(WHAT YOU NEED TO DO):
a - Return the part of the text about Christmas in Uganda that opens with the words containing "Now the 24th" and closes with "beef was bought.", copied word for word.
b - In the text about Christmas in Uganda, who are the boda men?

Wishing a very Merry Christmas to all of our friends and family near and far. Today we had joy of celebrating our first Christmas in Uganda. We contemplated traveling for the holidays, but ultimately decided we wanted to spend time in our community experiencing the Christmas all of our neighbors enjoy.
Everyday we walk into town the street is littered with cows, pigs and goats…..not anymore.
First let’s go back a few days. On the 23rd, we decided we wanted to eat pork for dinner and Matt went early to our favorite pork joint to make an order. Not knowing Matt had already went, Ashley went a few hours later and tried to make an order only to find the pork was over. Luckily Matt had made an order because we later found out that that specific day in our town is the day to eat pork, after that day it is hard to find. Well, as anything is here, it’s never certain and when Matt went to pick up the order they told him that it was over and that there was only fat so his order was not made…..thank goodness for the hotel in town. We ended up paying double the price, but in the end we got our pork.
Now only a few mothers and piglets remain in the streets.
Now the 24th we were told is the day for the beef. We normally do not eat a lot of beef but since everyone else was we decided to too. Matt left early in the morning to make sure he was able to place an order, from the events of the day before he was nervous we would be left without any meat. As he approached the market he could literally smell it, and inside he found our market that is usually filled with women selling vegetable and fruit filled with cows, and we mean lots and lots of cows. Everywhere you turned you had to be careful not to step on a hid or fat that had been cut off. The boda men, the men who give rides on motorcycles, were even selling beef. And we know all the sellers were happy at the end of the day because when we went back later in the evening to buy green peppers they were all gone, every last piece of beef was bought.

(GIVEN INFORMATION):
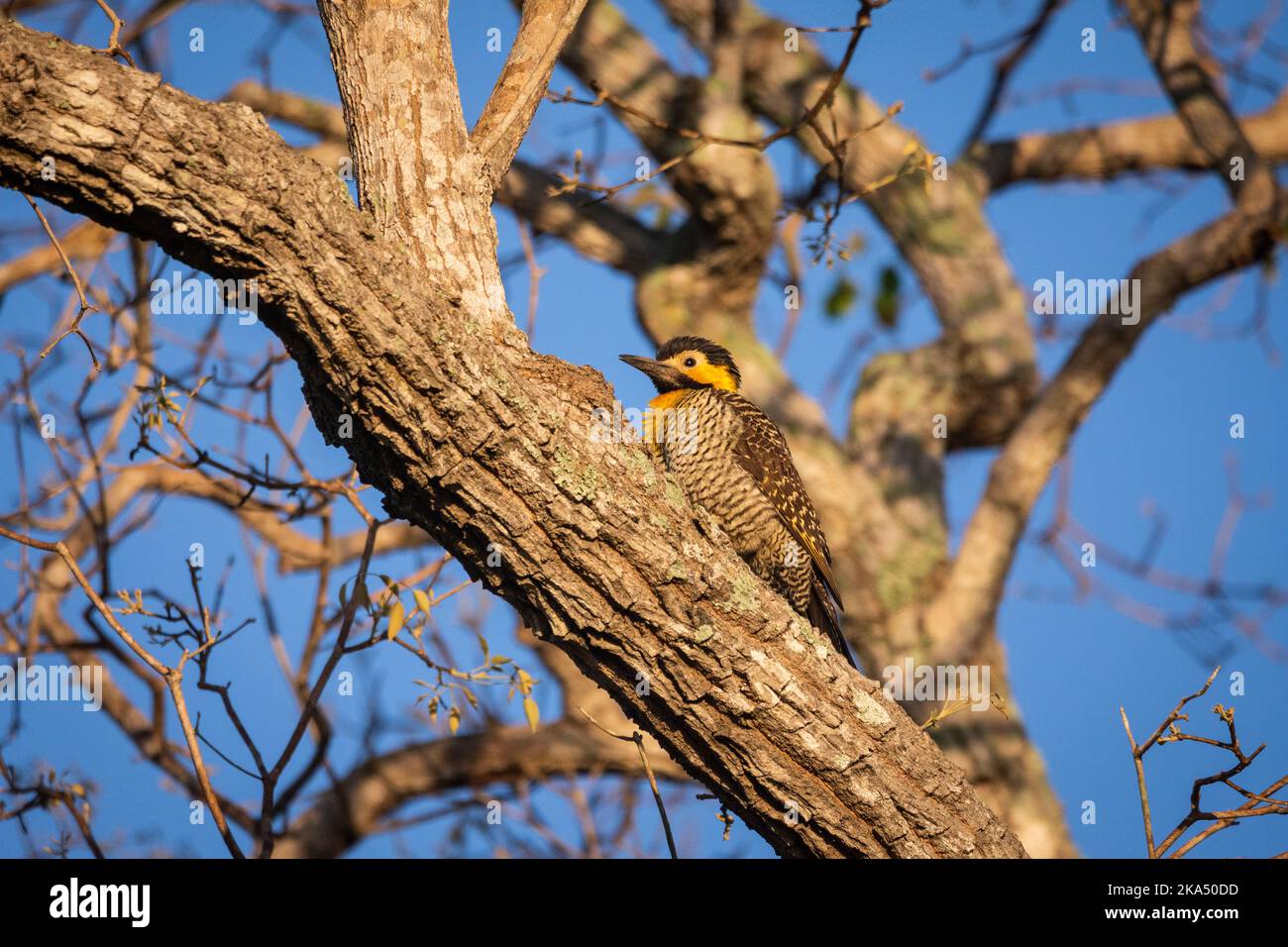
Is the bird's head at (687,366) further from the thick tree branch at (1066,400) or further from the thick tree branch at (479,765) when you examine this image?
the thick tree branch at (479,765)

(SOLUTION SET):
a -
Now the 24th we were told is the day for the beef. We normally do not eat a lot of beef but since everyone else was we decided to too. Matt left early in the morning to make sure he was able to place an order, from the events of the day before he was nervous we would be left without any meat. As he approached the market he could literally smell it, and inside he found our market that is usually filled with women selling vegetable and fruit filled with cows, and we mean lots and lots of cows. Everywhere you turned you had to be careful not to step on a hid or fat that had been cut off. The boda men, the men who give rides on motorcycles, were even selling beef. And we know all the sellers were happy at the end of the day because when we went back later in the evening to buy green peppers they were all gone, every last piece of beef was bought.

b - The men who give rides on motorcycles.